A significant number of vulnerabilities that exist in software systems are introduced during the Requirements and Design phases of the Software Development Lifecycle (SDLC) mainly due to incorrect or vague security requirements. In fact, the incorrect or vague security requirements, which are also known as design flaws, manifest themselves as actual vulnerabilities in the source code of the software system, if they are not promptly identified and fixed. Hence, there is a need for methods and tools that will enable the definition of software security requirements in a uniform, clear, and concrete way, in order to avoid mistakes and misinterpretations later on during the SDLC. Although some research endeavors have been dedicated towards this direction, their vast majority focused on introducing theoretical methodologies, reusable templates, and formal languages, which, despite their undeniable contribution to facilitating the correct specification of security requirements, they are difficult to learn and tedious to use, rendering them less adopted in practice. In fact, very limited work has been dedicated in the literature to facilitating the automatic elicitation and formal specification of security requirements, especially from requirement documents expressed in natural language, which is the format in which requirements are usually expressed in practice.
In order to address the aforementioned issues, within the context of the IoTAC project, and as part of our Software Security by Design (SSD) platform we propose a novel Software Security Requirements Specification (SSRS) mechanism, able to automatically identify the main concepts of a given set of security requirements expressed in natural language by applying syntactic and semantic analysis, and subsequently turn them into more well-structured form, i.e., ontology objects. The purpose of the SSRS component is to help software engineers formally specify security requirements in a well-defined and structured way, without having to utilize tedious templates or learn complex formal specification languages. The high-level overview of the SSRS component is illustrated in the following figure.
As can be seen by the figure above, the proposed mechanism receives as input security requirements expressed in natural language (i.e., pure text). Then the textual security requirements are processed, through a process that consists of two main steps, namely the Syntactic Analysis, which identifies the main grammatical terms (e.g., noun, verb, etc.) of the processed requirement along with their grammatical relationships (e.g., subject-verb-object, etc.), and the Semantic Analysis, which identifies the main semantic concepts (e.g., Action, Actor, Object, etc.) of the requirement along with their semantic relations.
The Syntactic Analysis step receives as input the requirement expressed in natural language and applies tokenization in order to split the sentence into word tokens, as well as lemmatization in order to derive the uninflected form of each word token. Subsequently, it applies part-of-speech tagging, in order to identify the grammatical category of each word and dependency parsing to determine the grammatical relations between them. For the above procedure, the Mate Tools were utilized, which are well-known tools for performing syntactic analysis.

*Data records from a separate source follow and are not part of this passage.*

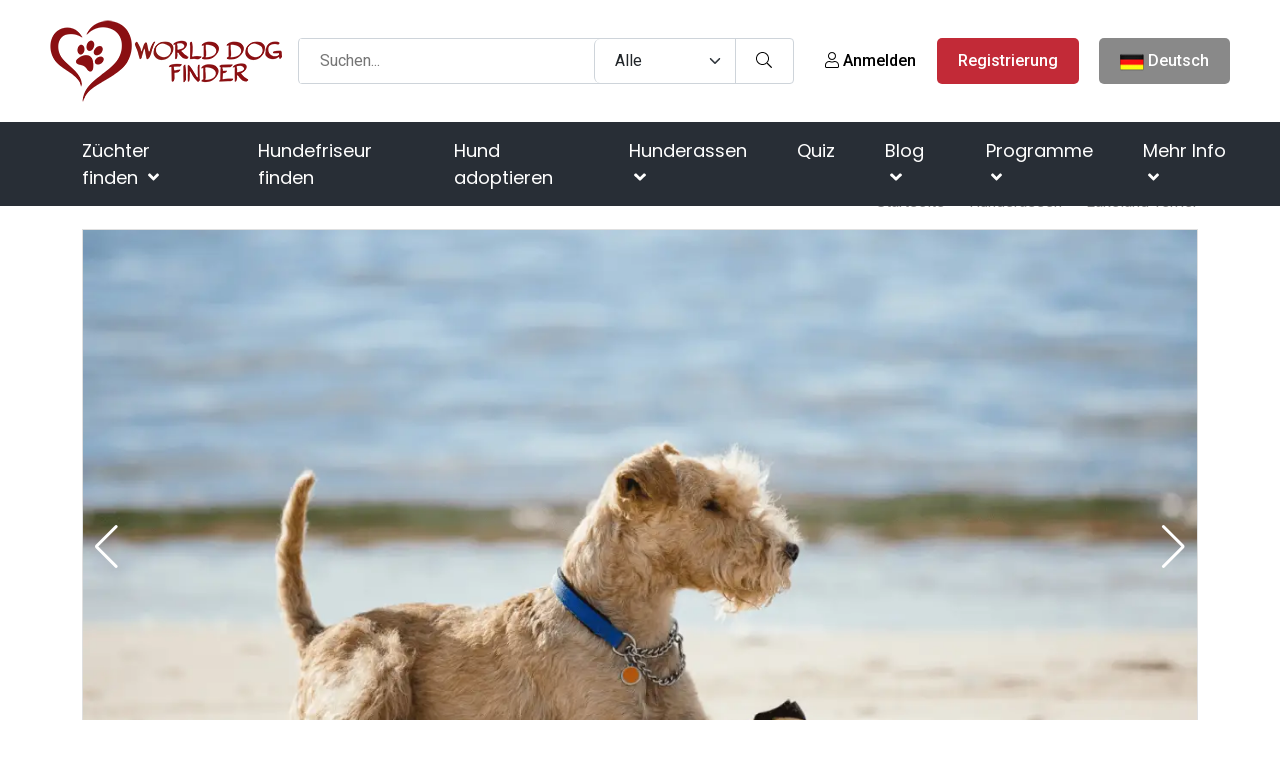

--- FILE ---
content_type: text/html; charset=utf-8
request_url: https://www.google.com/recaptcha/api2/aframe
body_size: -85
content:
<!DOCTYPE HTML><html><head><meta http-equiv="content-type" content="text/html; charset=UTF-8"></head><body><script nonce="hWiFOkKuTzgHh792oJqh5A">/** Anti-fraud and anti-abuse applications only. See google.com/recaptcha */ try{var clients={'sodar':'https://pagead2.googlesyndication.com/pagead/sodar?'};window.addEventListener("message",function(a){try{if(a.source===window.parent){var b=JSON.parse(a.data);var c=clients[b['id']];if(c){var d=document.createElement('img');d.src=c+b['params']+'&rc='+(localStorage.getItem("rc::a")?sessionStorage.getItem("rc::b"):"");window.document.body.appendChild(d);sessionStorage.setItem("rc::e",parseInt(sessionStorage.getItem("rc::e")||0)+1);localStorage.setItem("rc::h",'1769271626804');}}}catch(b){}});window.parent.postMessage("_grecaptcha_ready", "*");}catch(b){}</script></body></html>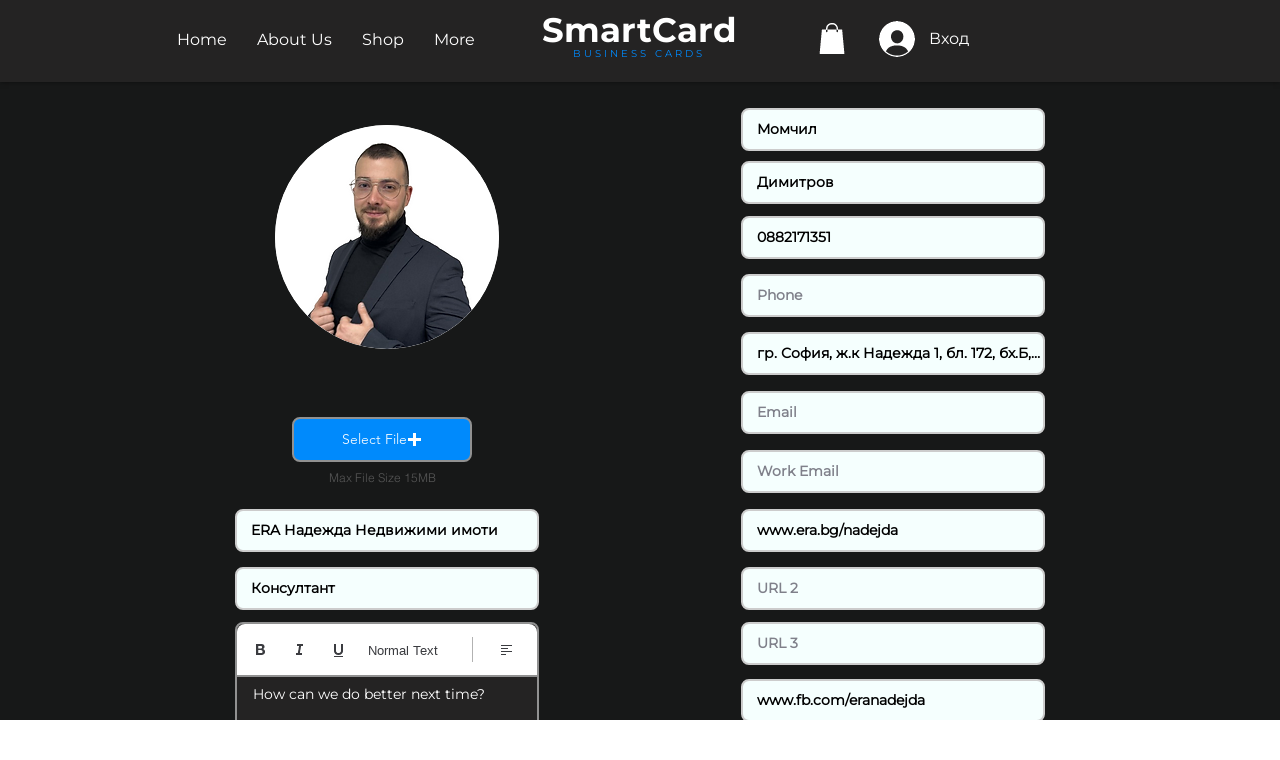

--- FILE ---
content_type: text/html; charset=utf-8
request_url: https://www.google.com/recaptcha/api2/aframe
body_size: 267
content:
<!DOCTYPE HTML><html><head><meta http-equiv="content-type" content="text/html; charset=UTF-8"></head><body><script nonce="nGqu_bwzhFAE6TbqtKPfww">/** Anti-fraud and anti-abuse applications only. See google.com/recaptcha */ try{var clients={'sodar':'https://pagead2.googlesyndication.com/pagead/sodar?'};window.addEventListener("message",function(a){try{if(a.source===window.parent){var b=JSON.parse(a.data);var c=clients[b['id']];if(c){var d=document.createElement('img');d.src=c+b['params']+'&rc='+(localStorage.getItem("rc::a")?sessionStorage.getItem("rc::b"):"");window.document.body.appendChild(d);sessionStorage.setItem("rc::e",parseInt(sessionStorage.getItem("rc::e")||0)+1);localStorage.setItem("rc::h",'1768894982689');}}}catch(b){}});window.parent.postMessage("_grecaptcha_ready", "*");}catch(b){}</script></body></html>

In the next step, the results of the Syntactic Analysis step, and particularly the identified grammatical terms and relations, are provided as input to the Semantic Analysis mechanism, in order to be mapped to semantic terms and semantic relationships. Initially, a semantic role labeling process is performed to assign labels to words or phrases that indicate their semantic concept in the sentence, using the semantic role labeler provided by the Mate tools. However, since this semantic role labeler is able to detect only generic thematical concepts and relations (e.g., acceptor, property, etc.), it has been extended in order to also detect the main requirement-specific concepts (i.e., Actor, Action, etc.), based on a set of custom rules. In brief, as can be seen by the figure with the overview of the SSRS component above, initially the Priority and the Action of the requirement are identified. Subsequently, for each Action, the associated Actor and Object are identified. Finally, for each identified Object, several Properties (e.g., requirement prerequisites, etc.) are detected and reported.
All the identified requirement concepts are stored in a dedicated Ontology, the Security Requirements Knowledge Base. The schema of the aforementioned ontology is illustrated in the following Figure.
As can be seen by this figure, the ontology captures the main concepts of a security requirement along with their relationships. The ontology is an important element of the SSD Platform, as it forms the reference point for the verification and validation of user-defined security requirements, as well as of the requirement adherence check mechanism that will be developed. It should be noted that the ontology along with the security requirements that will be collected throughout the project will be made publicly available in order to facilitate future research.